Es difícil imaginar una metáfora más poética, coherente y convincente para la solidaridad en los tiempos actuales: una comunidad en peligro, en la cual cada uno depende del conocimiento y de la memoria de los otros para seguir adelante, para que el mundo de todos continúe existiendo. El esfuerzo comunitario es constantemente renovado para nombrar y construir colectivamente un universo: cada conjunto de cantos es indispensable para que la totalidad sea siempre reavivada y reafirmada. Ninguno de los entes de ese abundante cosmos puede quedarse atrás, a no ser al costo de perder algo insustituible – en un mundo enfermo, en el cual la necro política impera y consolida la indiferencia y el desinterés como instrumento de gobierno, esa lección resuena aún de forma más potente.
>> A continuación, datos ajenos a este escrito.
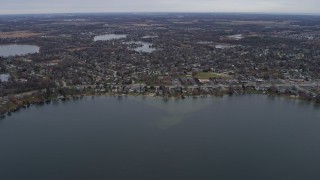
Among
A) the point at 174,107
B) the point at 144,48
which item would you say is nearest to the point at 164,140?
the point at 174,107

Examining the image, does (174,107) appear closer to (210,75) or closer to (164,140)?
(164,140)

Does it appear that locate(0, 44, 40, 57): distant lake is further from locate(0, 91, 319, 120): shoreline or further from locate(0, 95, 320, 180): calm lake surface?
locate(0, 95, 320, 180): calm lake surface

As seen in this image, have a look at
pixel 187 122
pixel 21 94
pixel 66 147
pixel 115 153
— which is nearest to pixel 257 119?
pixel 187 122

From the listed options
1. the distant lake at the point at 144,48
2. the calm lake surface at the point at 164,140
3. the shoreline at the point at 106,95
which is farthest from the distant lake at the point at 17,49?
the calm lake surface at the point at 164,140

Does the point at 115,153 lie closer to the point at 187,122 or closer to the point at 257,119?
the point at 187,122

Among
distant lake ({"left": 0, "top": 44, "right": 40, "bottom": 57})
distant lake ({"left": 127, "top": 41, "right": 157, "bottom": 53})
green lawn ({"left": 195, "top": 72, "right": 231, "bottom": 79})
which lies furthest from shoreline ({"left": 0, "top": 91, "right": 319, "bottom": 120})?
distant lake ({"left": 0, "top": 44, "right": 40, "bottom": 57})
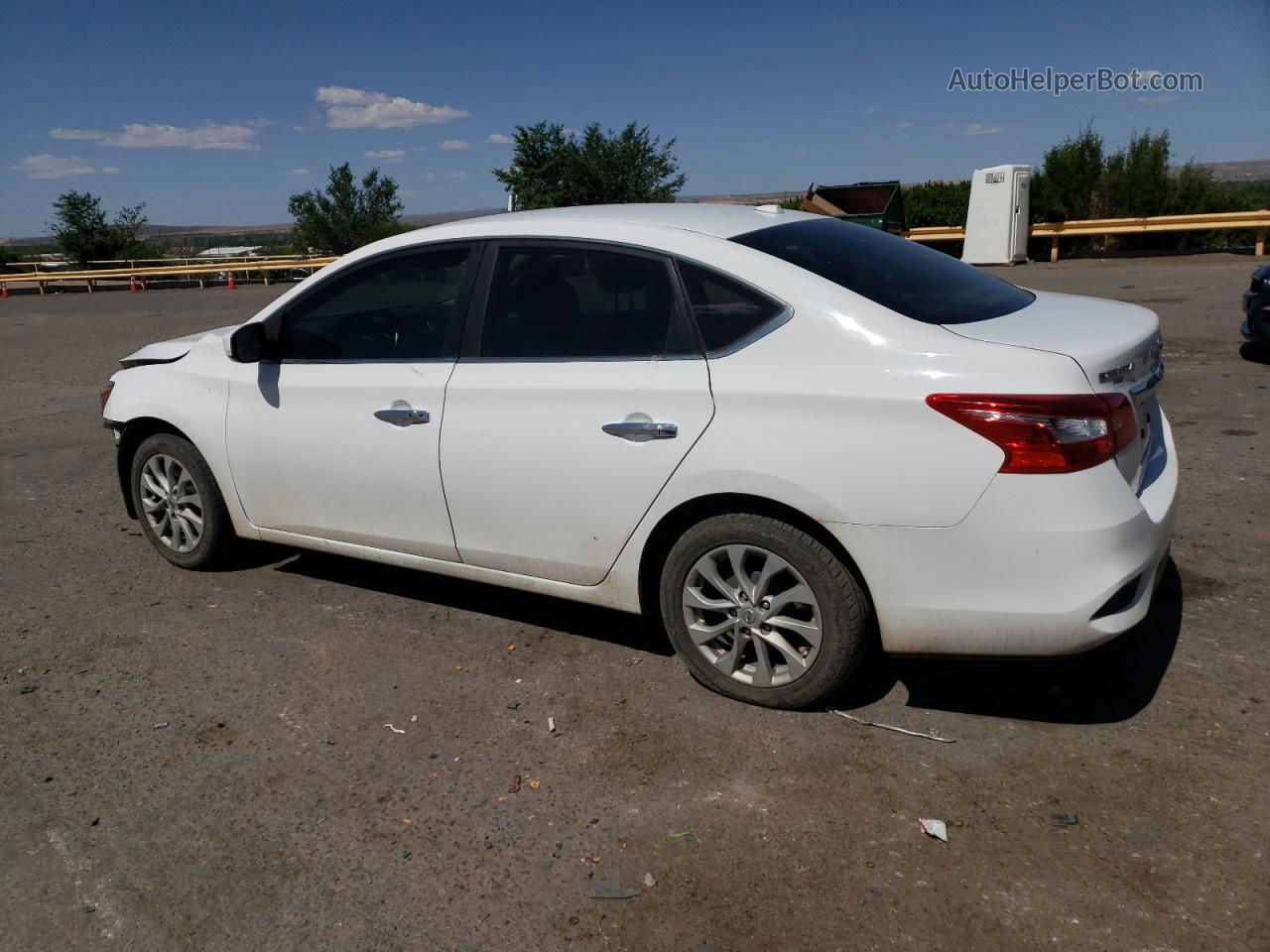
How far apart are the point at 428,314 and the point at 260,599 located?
5.72 feet

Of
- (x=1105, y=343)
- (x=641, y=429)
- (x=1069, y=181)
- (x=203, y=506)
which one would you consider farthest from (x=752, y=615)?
(x=1069, y=181)

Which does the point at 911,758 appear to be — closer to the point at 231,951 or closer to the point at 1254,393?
the point at 231,951

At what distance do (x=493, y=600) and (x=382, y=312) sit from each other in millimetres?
1439

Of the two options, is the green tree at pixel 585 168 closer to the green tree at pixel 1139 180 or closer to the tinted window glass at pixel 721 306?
the green tree at pixel 1139 180

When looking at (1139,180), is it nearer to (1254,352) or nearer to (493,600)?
(1254,352)

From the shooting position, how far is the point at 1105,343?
3326mm

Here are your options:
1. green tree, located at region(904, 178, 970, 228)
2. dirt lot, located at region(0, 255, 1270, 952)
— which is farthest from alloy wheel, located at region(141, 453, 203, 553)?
green tree, located at region(904, 178, 970, 228)

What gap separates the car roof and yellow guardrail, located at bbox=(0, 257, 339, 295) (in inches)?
1179

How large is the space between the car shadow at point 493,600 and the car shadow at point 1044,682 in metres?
0.94

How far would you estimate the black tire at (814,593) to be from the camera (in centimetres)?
344

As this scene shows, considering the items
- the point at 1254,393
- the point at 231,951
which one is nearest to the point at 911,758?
the point at 231,951

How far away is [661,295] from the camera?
3795 mm

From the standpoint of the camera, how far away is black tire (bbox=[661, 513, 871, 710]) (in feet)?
11.3

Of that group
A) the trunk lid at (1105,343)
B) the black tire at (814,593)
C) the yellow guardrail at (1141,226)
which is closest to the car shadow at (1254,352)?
the trunk lid at (1105,343)
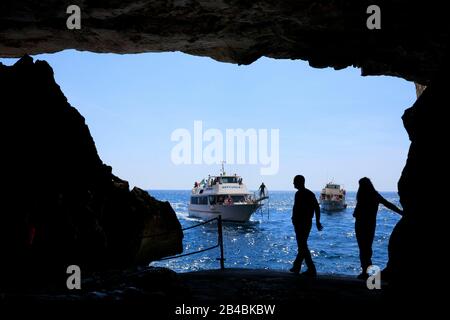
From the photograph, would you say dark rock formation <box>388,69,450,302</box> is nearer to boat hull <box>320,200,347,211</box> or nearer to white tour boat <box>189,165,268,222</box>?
white tour boat <box>189,165,268,222</box>

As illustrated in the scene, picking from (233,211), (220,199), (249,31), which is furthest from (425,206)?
(220,199)

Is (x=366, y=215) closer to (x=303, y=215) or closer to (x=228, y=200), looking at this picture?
(x=303, y=215)

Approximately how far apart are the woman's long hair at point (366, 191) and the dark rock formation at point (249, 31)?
3518 mm

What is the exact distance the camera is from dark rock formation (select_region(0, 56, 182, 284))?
587 cm

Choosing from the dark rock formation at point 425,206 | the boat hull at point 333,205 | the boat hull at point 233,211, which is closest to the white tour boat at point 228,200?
the boat hull at point 233,211

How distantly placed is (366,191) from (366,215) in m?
0.46

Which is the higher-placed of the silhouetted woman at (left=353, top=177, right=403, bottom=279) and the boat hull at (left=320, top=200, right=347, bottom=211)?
the silhouetted woman at (left=353, top=177, right=403, bottom=279)

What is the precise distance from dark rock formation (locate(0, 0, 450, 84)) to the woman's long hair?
352 centimetres

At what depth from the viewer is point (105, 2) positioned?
671 cm

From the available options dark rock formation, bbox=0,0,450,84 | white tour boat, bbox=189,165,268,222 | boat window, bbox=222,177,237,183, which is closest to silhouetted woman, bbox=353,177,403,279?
dark rock formation, bbox=0,0,450,84

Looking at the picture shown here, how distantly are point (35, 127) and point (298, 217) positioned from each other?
18.5 feet

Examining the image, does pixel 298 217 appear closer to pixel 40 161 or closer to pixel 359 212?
pixel 359 212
Ella nos recuerda que cada miembro de una sociedad está entrelazado con el otro, y todas las cosas que cada uno de nosotros sabe y dice son igualmente importantes para los objetivos comunes que estableceremos para nosotros mismos. Y, encima de todo, incluso en los tiempos dramáticos, desafiadores y amenazadores que los Tikmũ’ũn y tantos otros grupos han atravesado y siguen atravesando, nos recuerda de la importancia de no perder las ganas de cantar. Eso es, de no perder el simple coraje de reconocer y cantar, incluso en tiempos dramáticos, desafiadores, la belleza del mundo, del animal pequeñito al grande, de la hierba rastrera al árbol frondoso, del rio más poderoso a la nieve casi inmaterial, del sol a la luna y a las estrellas y de vuelta a la tierra en que hundimos los pies, y al viento.
¹ Édouard Glissant, El pensamiento del temblor [La Cohée du Lamentin]. Trad. Enilce Albergaria Rocha; Lucy Magalhães. Juiz de Fora: Gallimard / Editora UFJF, 2014, p. 44.